On ED purchases in CA I always pay the sales tax and DMV registration fees upon re-delivery at the CA dealership. Why would I pay CA registration when the car is in Germany or on the water? Ditto on sales tax.

I haven't leased a car in CA so I don't know how that works.

dk


----------



## jsciv (Oct 5, 2010)

dkreidel said:


> On ED purchases in CA I always pay the sales tax and DMV registration fees upon re-delivery at the CA dealership. Why would I pay CA registration when the car is in Germany or on the water? Ditto on sales tax.


I don't buy cars often enough to know which I "should" do, but I guess I would look at that from the other side: why would I want to have to worry about paying more on redelivery when I can take care of everything at once? 

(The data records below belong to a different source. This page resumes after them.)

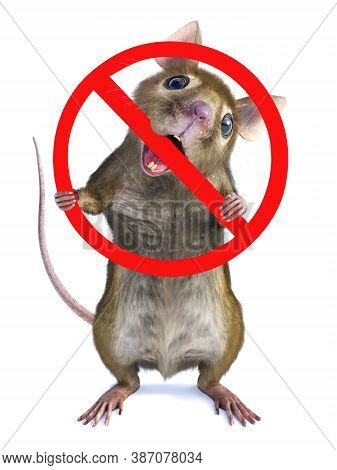3d Rendering Of A Cute Mouse Standing Up On Two Legs And Chewing On A Big Red Prohibition Sign That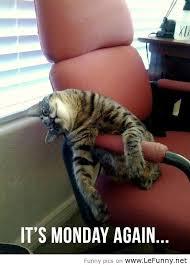 Cat sleeps in chair in Vet waiting room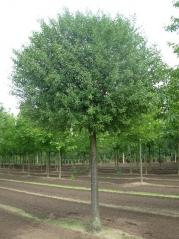 Вишня кустарниковая Умбракулифера (шаровидная) <br> Вишня кущова Умракуліфера (шароподібна)<br> Prunus cerasus Umbraculifera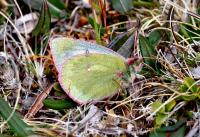 Pale Arctic Clouded Yellow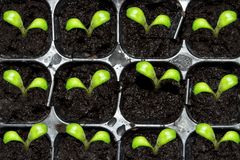 Spring sprouts germinate. D from seed Royalty Free Stock Images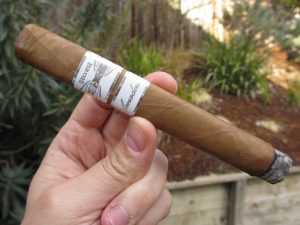 Quick Cigar Review: Iconic Leaf | Recluse Amadeus Toro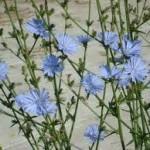Синя жлъчка билка - Cichorium Intybus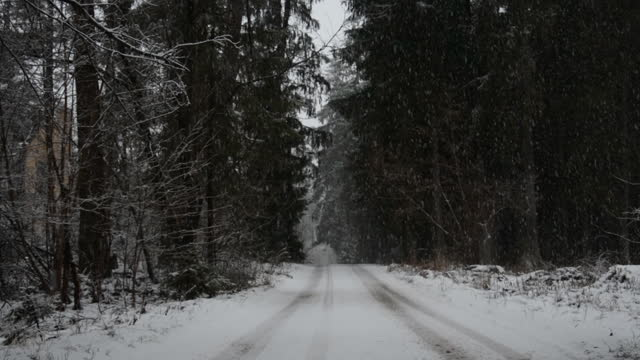Forest winter road video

But I guess the answer to the OP's question is that it IS possible do do!


----------



## podge8 (Mar 18, 2002)

Thanks for the input everyone! I'm still a little confused as to what is required by law. The CA Board of Equalization website says that sales tax should be paid when the car is registered, which tells me that the dealer is not required to collect the taxes on an ED when the loan is signed (we are financing).

jsciv, as you said, it would be nice to take care of everything at the same time and roll the TTL into the loan. But it would be nice to save $800!

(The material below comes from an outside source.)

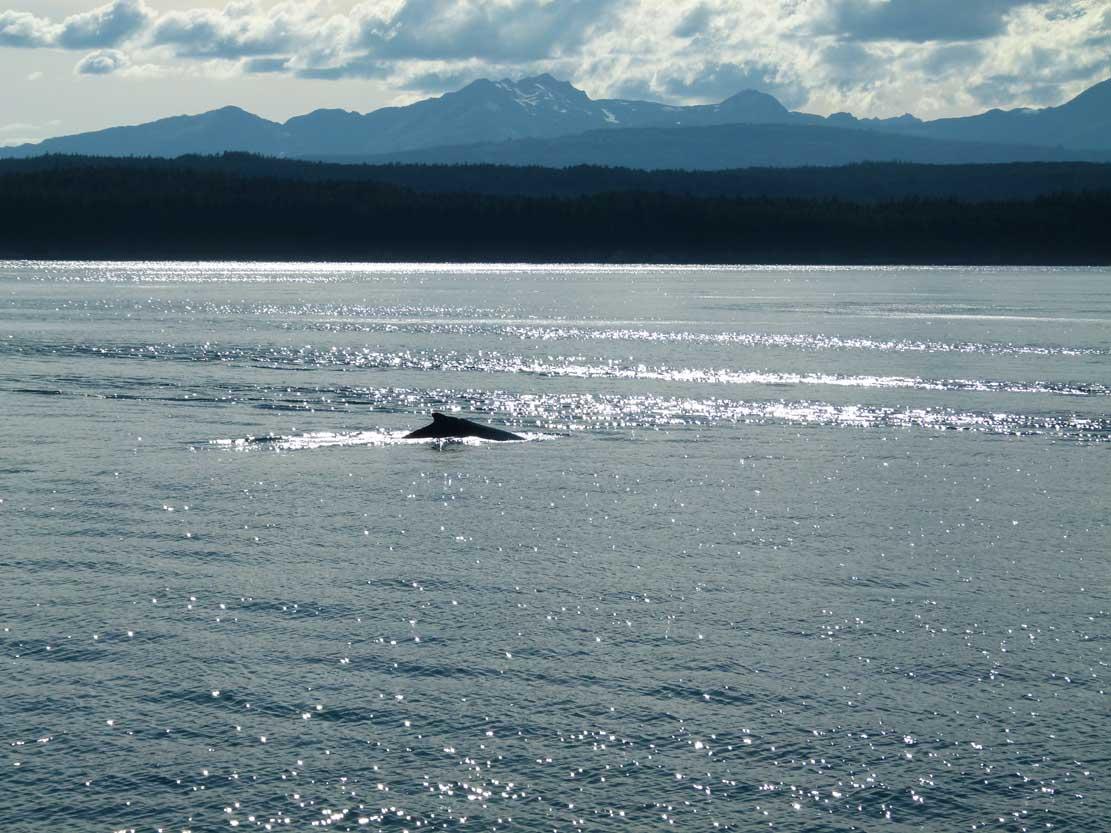 Buckelwale in der Auke Bay (c) Frank Koebsch (2)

drkeidel, when you did this in the past, you paid for just the price of the car before you left for Germany, and then the dealer collected sales tax and registration upon redelivery? Was it a loan or did you pay cash?


----------



## pharding (Mar 14, 2004)

Your dealer should know. Ask them to register prior to the July 1 deadline.


----------



## chrischeung (Sep 1, 2002)

I'm not sure the dealer can legally do that without the MSO.


----------



## pharding (Mar 14, 2004)

chrischeung said:


> I'm not sure the dealer can legally do that without the MSO.


What is an MSO?


----------



## dkreidel (Aug 24, 2005)

podge8 said:


> dkreidel, when you did this in the past, you paid for just the price of the car before you left for Germany, and then the dealer collected sales tax and registration upon redelivery? Was it a loan or did you pay cash?


I've done it both ways: loan and cash. In both cases I paid the sales tax and CA registration in cash when the car was re-delivered to me at the dealer. If you want to pack the reg and sales tax in the loan then you will need to arrange this at the contract signing pre-Welt delivery.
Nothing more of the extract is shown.